From the records below, copy each line in which the string "electric" occurs.

(Records supplied)

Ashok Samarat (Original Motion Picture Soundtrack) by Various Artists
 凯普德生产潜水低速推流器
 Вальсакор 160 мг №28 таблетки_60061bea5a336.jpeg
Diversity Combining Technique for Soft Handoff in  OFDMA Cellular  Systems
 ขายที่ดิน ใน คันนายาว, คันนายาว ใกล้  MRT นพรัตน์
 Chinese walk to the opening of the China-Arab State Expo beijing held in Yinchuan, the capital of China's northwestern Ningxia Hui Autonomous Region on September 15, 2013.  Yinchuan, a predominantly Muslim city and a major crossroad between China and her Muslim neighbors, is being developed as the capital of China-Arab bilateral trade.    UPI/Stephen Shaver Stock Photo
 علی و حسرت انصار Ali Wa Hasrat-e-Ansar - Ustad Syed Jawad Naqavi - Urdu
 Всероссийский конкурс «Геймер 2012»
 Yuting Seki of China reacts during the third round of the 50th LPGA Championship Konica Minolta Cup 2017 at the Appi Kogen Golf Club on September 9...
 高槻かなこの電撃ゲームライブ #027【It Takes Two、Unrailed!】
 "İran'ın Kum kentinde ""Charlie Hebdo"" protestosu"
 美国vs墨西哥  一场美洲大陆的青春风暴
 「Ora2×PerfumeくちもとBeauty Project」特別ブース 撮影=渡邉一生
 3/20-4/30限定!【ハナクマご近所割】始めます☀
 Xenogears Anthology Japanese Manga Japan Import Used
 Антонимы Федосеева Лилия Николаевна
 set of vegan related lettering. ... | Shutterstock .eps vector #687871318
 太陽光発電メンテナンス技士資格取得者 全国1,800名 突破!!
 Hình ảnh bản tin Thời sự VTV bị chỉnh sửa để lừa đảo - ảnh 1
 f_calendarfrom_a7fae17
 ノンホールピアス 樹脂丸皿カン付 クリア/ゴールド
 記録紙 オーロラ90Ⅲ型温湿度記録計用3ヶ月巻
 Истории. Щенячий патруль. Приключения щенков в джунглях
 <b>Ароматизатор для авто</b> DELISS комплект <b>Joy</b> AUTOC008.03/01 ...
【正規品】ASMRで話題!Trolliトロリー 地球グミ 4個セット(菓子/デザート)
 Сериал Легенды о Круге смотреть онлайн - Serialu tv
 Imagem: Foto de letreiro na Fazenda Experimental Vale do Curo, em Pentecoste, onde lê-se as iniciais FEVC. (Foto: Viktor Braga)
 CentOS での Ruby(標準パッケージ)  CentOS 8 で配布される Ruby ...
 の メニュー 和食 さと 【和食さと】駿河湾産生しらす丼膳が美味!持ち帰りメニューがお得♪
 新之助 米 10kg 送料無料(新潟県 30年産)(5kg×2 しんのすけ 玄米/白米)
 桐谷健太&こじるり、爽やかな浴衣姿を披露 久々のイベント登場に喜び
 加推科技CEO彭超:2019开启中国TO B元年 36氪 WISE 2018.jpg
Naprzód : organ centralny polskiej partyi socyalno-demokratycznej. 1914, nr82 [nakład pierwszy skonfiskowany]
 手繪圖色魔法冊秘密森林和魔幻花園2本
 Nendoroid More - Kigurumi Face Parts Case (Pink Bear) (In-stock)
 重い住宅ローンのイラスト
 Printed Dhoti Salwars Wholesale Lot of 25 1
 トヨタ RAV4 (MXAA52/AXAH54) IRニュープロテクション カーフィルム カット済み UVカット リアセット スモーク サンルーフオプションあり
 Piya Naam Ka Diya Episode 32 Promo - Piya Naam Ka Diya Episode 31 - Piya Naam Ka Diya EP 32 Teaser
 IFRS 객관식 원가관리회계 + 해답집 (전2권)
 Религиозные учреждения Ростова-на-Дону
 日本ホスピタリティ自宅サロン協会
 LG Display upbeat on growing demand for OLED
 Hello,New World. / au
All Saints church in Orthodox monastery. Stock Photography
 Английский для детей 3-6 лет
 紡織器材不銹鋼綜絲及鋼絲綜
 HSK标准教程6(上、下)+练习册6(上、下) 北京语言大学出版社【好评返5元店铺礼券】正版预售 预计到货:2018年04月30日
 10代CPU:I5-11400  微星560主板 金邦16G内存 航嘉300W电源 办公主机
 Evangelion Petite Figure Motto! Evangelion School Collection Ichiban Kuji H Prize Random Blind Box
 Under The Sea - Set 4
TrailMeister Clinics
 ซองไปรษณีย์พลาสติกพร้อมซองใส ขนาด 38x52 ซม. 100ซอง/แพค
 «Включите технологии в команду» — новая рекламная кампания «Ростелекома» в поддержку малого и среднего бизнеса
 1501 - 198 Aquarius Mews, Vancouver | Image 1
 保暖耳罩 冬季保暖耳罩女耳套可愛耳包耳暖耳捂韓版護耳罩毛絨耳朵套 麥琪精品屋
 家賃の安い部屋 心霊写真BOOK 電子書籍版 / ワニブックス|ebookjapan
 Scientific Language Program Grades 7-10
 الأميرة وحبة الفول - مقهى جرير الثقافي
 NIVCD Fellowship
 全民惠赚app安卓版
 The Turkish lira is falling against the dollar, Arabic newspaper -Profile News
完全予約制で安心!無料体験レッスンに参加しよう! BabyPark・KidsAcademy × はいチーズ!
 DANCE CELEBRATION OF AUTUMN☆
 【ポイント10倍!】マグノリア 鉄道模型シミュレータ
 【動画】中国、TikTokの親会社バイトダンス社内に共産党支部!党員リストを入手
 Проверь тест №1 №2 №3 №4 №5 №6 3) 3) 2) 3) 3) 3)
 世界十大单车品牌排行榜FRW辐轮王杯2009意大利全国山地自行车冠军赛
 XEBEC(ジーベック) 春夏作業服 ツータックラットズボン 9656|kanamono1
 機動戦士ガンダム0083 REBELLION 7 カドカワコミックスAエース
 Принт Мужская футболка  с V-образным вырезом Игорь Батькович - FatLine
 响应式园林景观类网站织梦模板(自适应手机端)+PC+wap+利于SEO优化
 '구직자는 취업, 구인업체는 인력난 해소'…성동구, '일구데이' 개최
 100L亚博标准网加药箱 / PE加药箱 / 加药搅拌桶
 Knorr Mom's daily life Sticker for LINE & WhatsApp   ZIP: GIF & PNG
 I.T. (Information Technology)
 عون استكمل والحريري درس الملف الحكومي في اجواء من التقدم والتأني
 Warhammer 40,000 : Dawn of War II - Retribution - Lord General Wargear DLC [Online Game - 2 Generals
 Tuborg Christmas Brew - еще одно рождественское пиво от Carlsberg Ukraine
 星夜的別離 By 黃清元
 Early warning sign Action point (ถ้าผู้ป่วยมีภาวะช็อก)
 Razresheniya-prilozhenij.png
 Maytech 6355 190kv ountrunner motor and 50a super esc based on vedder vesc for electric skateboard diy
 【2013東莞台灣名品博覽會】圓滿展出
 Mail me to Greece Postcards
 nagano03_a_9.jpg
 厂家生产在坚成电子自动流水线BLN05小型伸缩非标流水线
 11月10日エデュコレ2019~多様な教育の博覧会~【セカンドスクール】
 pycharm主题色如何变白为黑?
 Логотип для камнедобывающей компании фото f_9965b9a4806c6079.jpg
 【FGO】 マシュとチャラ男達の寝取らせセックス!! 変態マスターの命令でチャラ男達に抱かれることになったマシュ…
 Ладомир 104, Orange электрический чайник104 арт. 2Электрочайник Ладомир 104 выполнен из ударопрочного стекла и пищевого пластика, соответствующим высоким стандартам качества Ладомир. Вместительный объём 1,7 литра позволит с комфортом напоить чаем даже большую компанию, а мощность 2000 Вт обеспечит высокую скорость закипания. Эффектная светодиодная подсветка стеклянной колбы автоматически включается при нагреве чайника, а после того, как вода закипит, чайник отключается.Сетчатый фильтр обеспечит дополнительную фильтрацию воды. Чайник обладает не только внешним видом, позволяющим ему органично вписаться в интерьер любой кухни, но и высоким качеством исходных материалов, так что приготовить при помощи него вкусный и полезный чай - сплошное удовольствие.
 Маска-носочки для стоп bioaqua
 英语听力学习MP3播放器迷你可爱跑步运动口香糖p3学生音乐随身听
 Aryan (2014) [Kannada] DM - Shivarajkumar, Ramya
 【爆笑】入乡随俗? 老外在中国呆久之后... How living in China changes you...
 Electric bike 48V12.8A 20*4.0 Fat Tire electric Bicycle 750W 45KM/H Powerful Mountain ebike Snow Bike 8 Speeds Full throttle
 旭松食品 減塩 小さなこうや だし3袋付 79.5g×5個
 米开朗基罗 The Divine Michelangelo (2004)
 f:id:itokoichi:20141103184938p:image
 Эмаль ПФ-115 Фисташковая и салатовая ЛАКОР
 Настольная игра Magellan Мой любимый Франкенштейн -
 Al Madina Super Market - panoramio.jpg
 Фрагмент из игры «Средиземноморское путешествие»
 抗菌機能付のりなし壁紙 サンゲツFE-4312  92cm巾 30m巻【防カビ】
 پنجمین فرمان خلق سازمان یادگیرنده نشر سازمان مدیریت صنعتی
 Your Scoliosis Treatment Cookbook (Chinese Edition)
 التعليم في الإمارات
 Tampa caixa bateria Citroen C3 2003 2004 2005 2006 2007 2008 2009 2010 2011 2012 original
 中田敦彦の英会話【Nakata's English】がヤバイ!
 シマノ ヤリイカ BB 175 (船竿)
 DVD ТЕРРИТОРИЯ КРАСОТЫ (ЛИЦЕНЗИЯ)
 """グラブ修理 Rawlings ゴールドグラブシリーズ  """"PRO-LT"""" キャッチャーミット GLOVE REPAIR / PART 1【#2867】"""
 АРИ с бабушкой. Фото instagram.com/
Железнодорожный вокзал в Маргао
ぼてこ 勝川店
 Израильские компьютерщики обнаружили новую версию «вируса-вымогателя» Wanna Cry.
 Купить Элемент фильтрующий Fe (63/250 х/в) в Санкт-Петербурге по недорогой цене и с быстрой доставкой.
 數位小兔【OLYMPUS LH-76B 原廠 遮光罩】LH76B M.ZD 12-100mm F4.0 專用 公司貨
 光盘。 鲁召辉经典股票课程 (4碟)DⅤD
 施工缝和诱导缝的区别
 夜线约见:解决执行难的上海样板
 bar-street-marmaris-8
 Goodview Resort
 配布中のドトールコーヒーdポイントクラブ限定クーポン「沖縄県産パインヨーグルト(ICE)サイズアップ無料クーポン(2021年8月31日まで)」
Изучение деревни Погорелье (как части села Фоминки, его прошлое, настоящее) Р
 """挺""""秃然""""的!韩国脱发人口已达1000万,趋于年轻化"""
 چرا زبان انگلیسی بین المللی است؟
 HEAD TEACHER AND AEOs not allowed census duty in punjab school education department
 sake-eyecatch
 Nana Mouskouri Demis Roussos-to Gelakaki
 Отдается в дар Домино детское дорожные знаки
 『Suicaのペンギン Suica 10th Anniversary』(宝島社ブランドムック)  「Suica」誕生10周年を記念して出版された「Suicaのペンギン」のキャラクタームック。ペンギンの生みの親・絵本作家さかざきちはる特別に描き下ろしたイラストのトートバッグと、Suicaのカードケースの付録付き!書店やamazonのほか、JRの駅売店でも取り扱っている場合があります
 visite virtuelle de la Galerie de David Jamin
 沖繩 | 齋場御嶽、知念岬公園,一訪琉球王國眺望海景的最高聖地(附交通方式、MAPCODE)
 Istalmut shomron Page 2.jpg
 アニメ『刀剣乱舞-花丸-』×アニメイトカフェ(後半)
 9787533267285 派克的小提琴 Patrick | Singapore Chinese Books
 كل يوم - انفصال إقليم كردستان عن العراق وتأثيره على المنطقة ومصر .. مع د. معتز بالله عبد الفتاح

(End Records supplied)

Response:
 Maytech 6355 190kv ountrunner motor and 50a super esc based on vedder vesc for electric skateboard diy
 Electric bike 48V12.8A 20*4.0 Fat Tire electric Bicycle 750W 45KM/H Powerful Mountain ebike Snow Bike 8 Speeds Full throttle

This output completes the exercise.